— LISTED ENTRIES —
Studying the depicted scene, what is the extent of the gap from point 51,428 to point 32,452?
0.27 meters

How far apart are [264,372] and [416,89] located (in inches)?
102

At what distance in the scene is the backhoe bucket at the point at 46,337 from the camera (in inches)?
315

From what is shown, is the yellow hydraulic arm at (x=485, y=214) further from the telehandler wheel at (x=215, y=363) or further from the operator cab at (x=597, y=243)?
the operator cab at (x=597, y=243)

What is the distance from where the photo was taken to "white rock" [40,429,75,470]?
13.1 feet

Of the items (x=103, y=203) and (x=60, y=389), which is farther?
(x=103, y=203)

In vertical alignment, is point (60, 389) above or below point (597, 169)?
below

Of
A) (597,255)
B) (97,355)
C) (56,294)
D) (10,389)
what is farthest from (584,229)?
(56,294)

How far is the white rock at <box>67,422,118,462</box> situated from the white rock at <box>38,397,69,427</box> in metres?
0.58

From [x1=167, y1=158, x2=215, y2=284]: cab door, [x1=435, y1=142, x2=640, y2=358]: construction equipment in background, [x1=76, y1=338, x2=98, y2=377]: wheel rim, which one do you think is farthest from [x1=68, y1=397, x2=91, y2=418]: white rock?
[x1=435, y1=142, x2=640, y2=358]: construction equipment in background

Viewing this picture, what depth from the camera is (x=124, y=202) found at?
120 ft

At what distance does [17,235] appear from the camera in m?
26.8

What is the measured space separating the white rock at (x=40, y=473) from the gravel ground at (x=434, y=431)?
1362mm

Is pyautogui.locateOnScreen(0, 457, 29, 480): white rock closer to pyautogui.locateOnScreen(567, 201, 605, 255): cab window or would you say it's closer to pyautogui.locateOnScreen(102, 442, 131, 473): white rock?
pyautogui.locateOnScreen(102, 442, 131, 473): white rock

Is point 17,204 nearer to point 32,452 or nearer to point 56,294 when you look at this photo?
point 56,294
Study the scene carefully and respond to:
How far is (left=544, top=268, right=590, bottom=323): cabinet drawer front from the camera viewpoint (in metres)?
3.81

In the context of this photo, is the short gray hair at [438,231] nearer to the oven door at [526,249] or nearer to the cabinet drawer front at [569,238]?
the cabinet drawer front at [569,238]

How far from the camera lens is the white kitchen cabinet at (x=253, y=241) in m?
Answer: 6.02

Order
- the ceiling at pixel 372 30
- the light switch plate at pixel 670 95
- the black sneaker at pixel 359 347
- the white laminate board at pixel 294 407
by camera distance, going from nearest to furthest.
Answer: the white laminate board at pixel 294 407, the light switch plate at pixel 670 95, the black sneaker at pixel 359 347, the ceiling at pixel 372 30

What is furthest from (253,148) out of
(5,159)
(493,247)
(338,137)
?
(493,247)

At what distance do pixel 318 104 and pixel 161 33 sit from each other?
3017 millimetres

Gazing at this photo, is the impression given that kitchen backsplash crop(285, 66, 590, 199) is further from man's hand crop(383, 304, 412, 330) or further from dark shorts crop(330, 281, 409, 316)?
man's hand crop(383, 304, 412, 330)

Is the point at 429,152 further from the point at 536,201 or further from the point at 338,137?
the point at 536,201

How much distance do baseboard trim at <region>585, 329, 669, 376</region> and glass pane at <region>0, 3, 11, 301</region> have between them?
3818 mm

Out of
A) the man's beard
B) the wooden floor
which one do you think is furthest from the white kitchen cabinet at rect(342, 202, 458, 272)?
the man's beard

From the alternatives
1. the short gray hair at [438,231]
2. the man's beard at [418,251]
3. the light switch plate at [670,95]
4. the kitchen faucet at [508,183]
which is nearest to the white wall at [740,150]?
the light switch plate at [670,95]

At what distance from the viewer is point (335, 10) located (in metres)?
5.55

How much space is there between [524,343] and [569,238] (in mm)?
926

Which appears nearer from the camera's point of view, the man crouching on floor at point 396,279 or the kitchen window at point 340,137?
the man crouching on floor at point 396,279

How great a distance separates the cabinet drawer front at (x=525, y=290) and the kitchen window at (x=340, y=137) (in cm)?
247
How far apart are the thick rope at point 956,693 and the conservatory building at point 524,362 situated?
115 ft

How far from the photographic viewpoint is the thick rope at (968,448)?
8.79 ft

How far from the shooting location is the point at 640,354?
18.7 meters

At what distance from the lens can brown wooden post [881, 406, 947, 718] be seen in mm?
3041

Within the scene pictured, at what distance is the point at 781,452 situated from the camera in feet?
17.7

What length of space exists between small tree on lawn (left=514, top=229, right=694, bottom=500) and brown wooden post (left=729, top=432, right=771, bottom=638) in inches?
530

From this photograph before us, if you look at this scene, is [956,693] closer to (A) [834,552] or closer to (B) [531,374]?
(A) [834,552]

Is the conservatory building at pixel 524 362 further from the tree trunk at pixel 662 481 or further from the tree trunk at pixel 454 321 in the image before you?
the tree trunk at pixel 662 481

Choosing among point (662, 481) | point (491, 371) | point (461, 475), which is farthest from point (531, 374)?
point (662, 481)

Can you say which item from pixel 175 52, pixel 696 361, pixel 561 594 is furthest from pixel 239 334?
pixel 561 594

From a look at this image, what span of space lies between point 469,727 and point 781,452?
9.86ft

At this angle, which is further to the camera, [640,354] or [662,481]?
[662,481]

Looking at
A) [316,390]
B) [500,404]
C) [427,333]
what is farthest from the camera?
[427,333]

— REQUIRED WORK —
Print every entry exactly as it appears.

— PROBLEM SOLUTION —
Studying the depicted scene, what is the extent of the gap from point 51,428 to point 32,452?
0.27 meters

How far apart are [264,372] and [416,89] located (in inches)?
102

At what distance in the scene is the backhoe bucket at the point at 46,337 from the camera (in inches)?
315

From what is shown, is the yellow hydraulic arm at (x=485, y=214) further from the telehandler wheel at (x=215, y=363) or further from the operator cab at (x=597, y=243)?
the operator cab at (x=597, y=243)

What is the distance from where the photo was taken to "white rock" [40,429,75,470]?
13.1 feet

Of the items (x=103, y=203) and (x=60, y=389), which is farther?
(x=103, y=203)

In vertical alignment, is point (60, 389) above or below point (597, 169)?
below

Of
A) (597,255)
B) (97,355)
C) (56,294)
D) (10,389)
what is farthest from (584,229)?
(56,294)

How far is the white rock at <box>67,422,118,462</box> situated from the white rock at <box>38,397,69,427</box> in metres?
0.58

From [x1=167, y1=158, x2=215, y2=284]: cab door, [x1=435, y1=142, x2=640, y2=358]: construction equipment in background, [x1=76, y1=338, x2=98, y2=377]: wheel rim, which one do you think is farthest from [x1=68, y1=397, x2=91, y2=418]: white rock?
[x1=435, y1=142, x2=640, y2=358]: construction equipment in background

Viewing this picture, what depth from the camera is (x=124, y=202) found at?
120 ft

At what distance does [17,235] appear from the camera in m?
26.8

What is the measured space separating the white rock at (x=40, y=473) from the gravel ground at (x=434, y=431)?
1362mm

Is pyautogui.locateOnScreen(0, 457, 29, 480): white rock closer to pyautogui.locateOnScreen(567, 201, 605, 255): cab window or would you say it's closer to pyautogui.locateOnScreen(102, 442, 131, 473): white rock?
pyautogui.locateOnScreen(102, 442, 131, 473): white rock

Is point 17,204 nearer to point 32,452 or nearer to point 56,294 when you look at this photo?
point 56,294
Study the scene carefully and respond to:
How far is (left=544, top=268, right=590, bottom=323): cabinet drawer front from the camera viewpoint (in metres)?
3.81

In the context of this photo, is the short gray hair at [438,231] nearer to the oven door at [526,249] or nearer to the cabinet drawer front at [569,238]?
the cabinet drawer front at [569,238]

How far from the camera lens is the white kitchen cabinet at (x=253, y=241) in m?
Answer: 6.02

Order
- the ceiling at pixel 372 30
- the light switch plate at pixel 670 95
- the black sneaker at pixel 359 347
- the white laminate board at pixel 294 407
by camera distance, going from nearest to furthest.
Answer: the white laminate board at pixel 294 407, the light switch plate at pixel 670 95, the black sneaker at pixel 359 347, the ceiling at pixel 372 30

What is furthest from (253,148) out of
(5,159)
(493,247)
(338,137)
?
(493,247)

At what distance do pixel 318 104 and pixel 161 33 sit from each other?
3017 millimetres

Gazing at this photo, is the impression given that kitchen backsplash crop(285, 66, 590, 199) is further from man's hand crop(383, 304, 412, 330) or further from dark shorts crop(330, 281, 409, 316)?
man's hand crop(383, 304, 412, 330)

Is the point at 429,152 further from the point at 536,201 or further from the point at 338,137?
the point at 536,201

How much distance do baseboard trim at <region>585, 329, 669, 376</region> and glass pane at <region>0, 3, 11, 301</region> have between them?
3818 mm

Out of
A) the man's beard
B) the wooden floor
which one do you think is furthest from the white kitchen cabinet at rect(342, 202, 458, 272)?
the man's beard

From the alternatives
1. the short gray hair at [438,231]
2. the man's beard at [418,251]
3. the light switch plate at [670,95]
4. the kitchen faucet at [508,183]
which is nearest to the white wall at [740,150]?
the light switch plate at [670,95]

At what distance from the viewer is point (335, 10) located (in metres)?
5.55

How much space is there between [524,343] and [569,238] (in mm)?
926

Which appears nearer from the camera's point of view, the man crouching on floor at point 396,279 or the kitchen window at point 340,137?
the man crouching on floor at point 396,279

How great a distance separates the cabinet drawer front at (x=525, y=290) and the kitchen window at (x=340, y=137) (in cm)?
247
How far apart are the thick rope at point 956,693 and the conservatory building at point 524,362 situated?
115 ft

How far from the photographic viewpoint is the thick rope at (968,448)?
8.79 ft

How far from the shooting location is the point at 640,354?
18.7 meters

At what distance from the lens can brown wooden post [881, 406, 947, 718] be seen in mm?
3041

Within the scene pictured, at what distance is the point at 781,452 situated from the camera in feet?
17.7

What length of space exists between small tree on lawn (left=514, top=229, right=694, bottom=500) and brown wooden post (left=729, top=432, right=771, bottom=638) in inches?
530

From this photograph before us, if you look at this scene, is [956,693] closer to (A) [834,552] or closer to (B) [531,374]?
(A) [834,552]

Is the conservatory building at pixel 524 362 further from the tree trunk at pixel 662 481 or further from the tree trunk at pixel 454 321 in the image before you?
the tree trunk at pixel 662 481

Choosing among point (662, 481) | point (491, 371) | point (461, 475), which is farthest from point (531, 374)?
point (662, 481)

Can you say which item from pixel 175 52, pixel 696 361, pixel 561 594 is furthest from pixel 239 334?
pixel 561 594

From a look at this image, what span of space lies between point 469,727 and point 781,452?
9.86ft

At this angle, which is further to the camera, [640,354] or [662,481]?
[662,481]

Looking at
A) [316,390]
B) [500,404]
C) [427,333]
what is farthest from the camera?
[427,333]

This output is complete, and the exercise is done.